20.3. Defining a New Event

Events are only recognized by the monitoring service if events logging is properly enabled for the specific service being logged. This requires creating a log event for the log or system service, specifying a log path on the resource, and setting a date format which matches the format for the log.
  1. Click the Inventory tab in the top menu.
  2. Select the resource type in the Resources menu table on the left, and then browse or search for the resource.
  3. Click the Inventory tab on the resource entry.
  4. Select the Connection Settings subtab.
  5. Click green plus icon under the Events Log section to add a log instance to monitor.
  6. Enable event log collection.
  7. Set the parameters for the event log collection.
    Depending on the resource being configured, there are slightly different options for the event log configuration.
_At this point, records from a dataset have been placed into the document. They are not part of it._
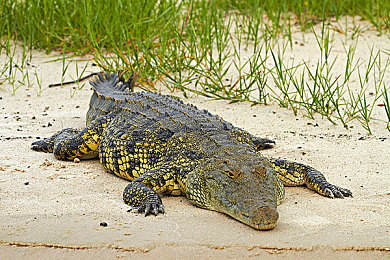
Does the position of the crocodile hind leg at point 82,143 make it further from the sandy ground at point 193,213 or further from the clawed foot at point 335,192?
the clawed foot at point 335,192

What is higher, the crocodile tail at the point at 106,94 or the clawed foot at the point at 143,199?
the crocodile tail at the point at 106,94

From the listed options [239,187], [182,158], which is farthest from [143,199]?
[239,187]

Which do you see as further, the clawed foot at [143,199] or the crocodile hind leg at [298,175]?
the crocodile hind leg at [298,175]

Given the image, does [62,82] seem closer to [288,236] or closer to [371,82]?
[371,82]

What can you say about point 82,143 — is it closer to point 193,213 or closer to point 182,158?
point 182,158

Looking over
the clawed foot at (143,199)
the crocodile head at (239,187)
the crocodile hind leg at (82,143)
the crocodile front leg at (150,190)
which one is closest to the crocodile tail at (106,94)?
the crocodile hind leg at (82,143)

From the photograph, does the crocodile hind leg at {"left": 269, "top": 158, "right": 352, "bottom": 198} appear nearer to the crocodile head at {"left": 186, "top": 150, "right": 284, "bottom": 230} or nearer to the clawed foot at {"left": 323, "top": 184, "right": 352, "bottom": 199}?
the clawed foot at {"left": 323, "top": 184, "right": 352, "bottom": 199}
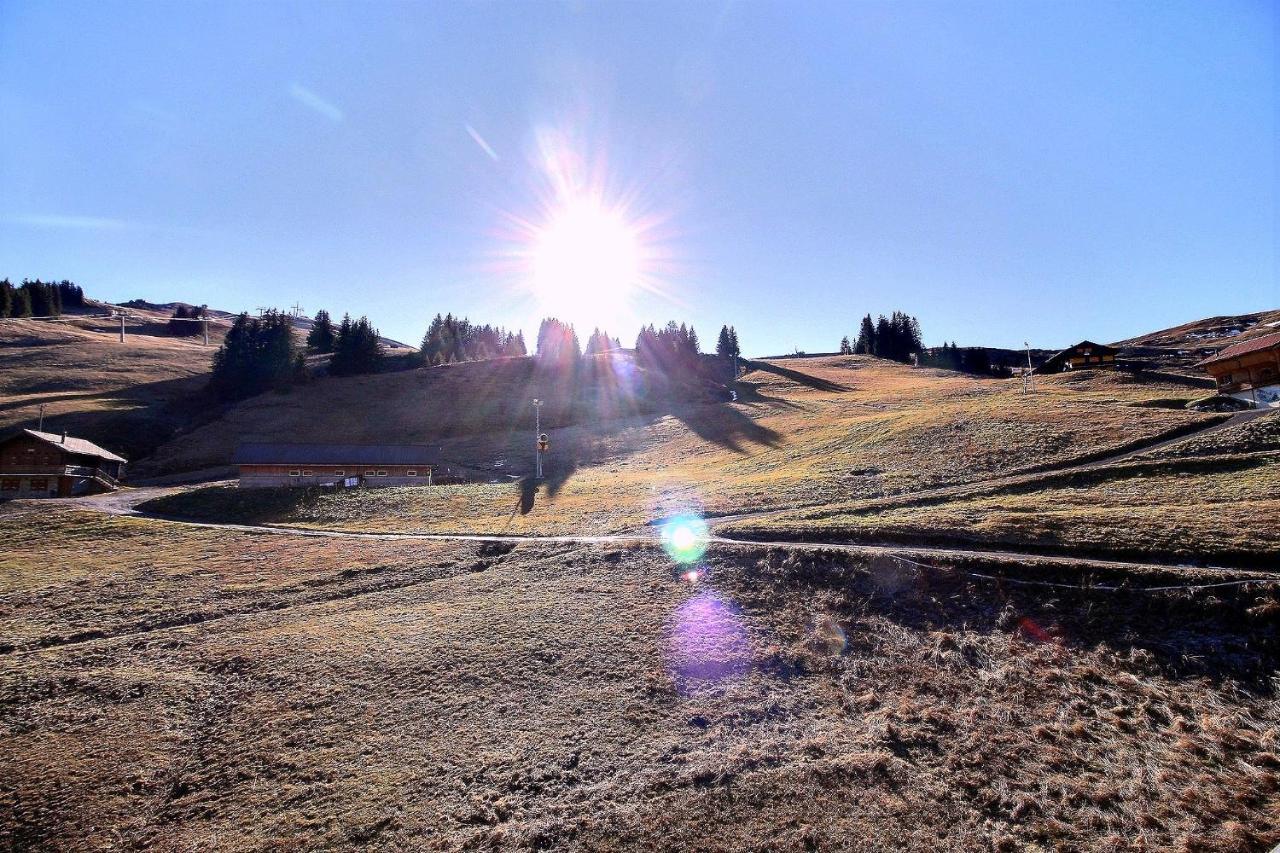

All of the resources all allow different filters to identify which log messages to include:
    • A minimum severity of any error message.
    • A regular expression or pattern to use on log message strings.
    Additionally, the application servers and Linux allow different log locations to be specified. (The Windows resource uses its System Event Log.) Along with accommodating custom log locations, it also allows for other logging services to be used. For Linux, this allows both platform and program logs to be monitored; for application services, this allows logs within a messaging service to be checked.
    As discussed in Section 20.2, “Event Date Formatting”, there are different potential date formats that can be used in logging; if anything other than log4j is used, the pattern can be specified so that the agent can read the log entries.
    EAP Event Log Configuration

    Figure 20.1. EAP Event Log Configuration

    Unlike either the application servers or Windows, Linux systems can log events in a system file or in a listener. If an rsyslog server or local syslog listener is configured, then it is possible to select a listener (rather than a local file) and to add the listener port and bind address for a remote server.